As Cosby became older, he stopped treating his comedic descendants with the same light touches. Sometimes, in his in dealings with rappers, Buress too can sound like an old curmudgeon. Youth is wasted on the young, and the sins of the father are often passed onto the son.
Enter Tony Trimm, Buress’s secret weapon. In this new millennium of comedy, the DJ’s scratching on the wheels of steel has replaced the drummer’s rimshot. For the last thirty minutes, Buress and Tony Trimm played “Follow the Leader” like Eric B and Rakim as they skewered hip hop culture.
We learned that 1) T.I is not only a great rapper, but also an accomplished felon, who will
always break more than three laws at a time and brag about it, 2) rappers love to open songs with mention of morning wood, and 3) one day when there is Black “old money,” we will see arrogance unsurpassed in Waka Flocka III.

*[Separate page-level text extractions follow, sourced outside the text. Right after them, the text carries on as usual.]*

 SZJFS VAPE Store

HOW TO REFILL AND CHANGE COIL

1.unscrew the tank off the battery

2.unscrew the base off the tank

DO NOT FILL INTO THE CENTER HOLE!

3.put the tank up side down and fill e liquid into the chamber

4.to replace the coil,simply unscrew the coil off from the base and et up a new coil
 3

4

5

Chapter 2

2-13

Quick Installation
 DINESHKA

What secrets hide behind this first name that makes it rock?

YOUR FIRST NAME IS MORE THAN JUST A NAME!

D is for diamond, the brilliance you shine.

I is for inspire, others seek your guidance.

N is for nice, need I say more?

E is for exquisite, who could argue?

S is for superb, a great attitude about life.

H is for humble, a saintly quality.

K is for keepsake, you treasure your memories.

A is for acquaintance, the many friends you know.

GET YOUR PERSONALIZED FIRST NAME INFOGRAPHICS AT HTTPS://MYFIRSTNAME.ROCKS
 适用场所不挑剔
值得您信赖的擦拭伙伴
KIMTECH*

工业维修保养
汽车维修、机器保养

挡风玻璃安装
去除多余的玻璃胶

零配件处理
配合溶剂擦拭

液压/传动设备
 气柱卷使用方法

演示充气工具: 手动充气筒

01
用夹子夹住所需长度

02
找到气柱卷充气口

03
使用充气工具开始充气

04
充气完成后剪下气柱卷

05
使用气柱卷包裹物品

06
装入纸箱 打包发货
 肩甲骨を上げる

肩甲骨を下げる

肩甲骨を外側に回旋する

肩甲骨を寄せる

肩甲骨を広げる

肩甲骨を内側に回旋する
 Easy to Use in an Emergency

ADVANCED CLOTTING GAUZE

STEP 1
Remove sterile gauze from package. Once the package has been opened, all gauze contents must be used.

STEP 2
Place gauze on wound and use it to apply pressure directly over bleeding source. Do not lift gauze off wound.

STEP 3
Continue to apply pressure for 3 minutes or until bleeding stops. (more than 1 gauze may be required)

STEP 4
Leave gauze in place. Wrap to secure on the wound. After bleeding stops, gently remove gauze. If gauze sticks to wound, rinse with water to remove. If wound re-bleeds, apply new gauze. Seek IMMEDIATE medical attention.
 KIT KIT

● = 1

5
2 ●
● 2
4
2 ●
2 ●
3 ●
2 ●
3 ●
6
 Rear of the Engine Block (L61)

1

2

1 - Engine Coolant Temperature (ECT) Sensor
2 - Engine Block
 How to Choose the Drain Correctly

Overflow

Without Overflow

Riff Raff’s lip-synching at concerts allowed Buress to vibe with some of his better one-liners: “I want to jizz on my hand and go to a palm reader and say what is this about? What do you see in my future.”
My good friend and professional mediator Michael Ziegler did wonder: “But why’s Hannibal gotta hate on Iggy Azalea? He’s an NBA fan. Doesn’t he know that a dis to Iggy Azalea is a dis to Swaggy P—and by further extension—a dis to Kendrick Lamar? Unacceptable.”
In Buress’s defense, he never mentioned Iggy by name. Besides, I think Iggy is more concerned with the 400 million views on YouTube than a twenty-second bit from Hannibal Buress.
“Pu$$y Weed,” the second episode of Broad City, is famous for many things, including Ilana breaking her tooth on a giant jawbreaker. In Lincoln’s dentist chair, she is giddy with nitrous oxide while Lincoln seriously woos her. “Did you ever think what it would be like to be in a real relationship, boyfriend-girlfriend? It could be great.” Illana has slipped out of consciousness, but there is no threat when Lincoln makes her his ventriloquist doll, using her limp hand to pat his square-jawed face. “Oh yeah Lincoln, I do. I do want to date you seriously and not get bleeped out by random dudes. I want stability. I want to hang out with a guy with a six-figure income and a good job. Suck his D, all the time.”
All vulgarity aside, Lincoln is someone you would trust your wife or your kid with—just like you would have with Bill Cosby.
Last summer, Buress had Lasik surgery and no longer wears his small, stylish glasses. “There’s no downside to Lasik except without my glasses I feel like I’m Milhouse from The Simpsons. I got real beady, shady-ass eyes.”
He returned from surgery more perceptive and combative.
In the safari of Richard Pryor the animals speak in jive: lions, water buffalo, buzzards, cheetahs and lions. In red suit and gold shoes, Pryor reenacts the hunt in his seminal stand-up Live on the Sunset Strip, 1982. The cheetahs will come running, and “the motherfucker who can’t hear is in trouble.”
Pryor makes no mention of the old lion’s death, the new lion’s climb, or of the cubs fatherless.
Spenser Simrill, Jr. teaches English and film at the University of Georgia.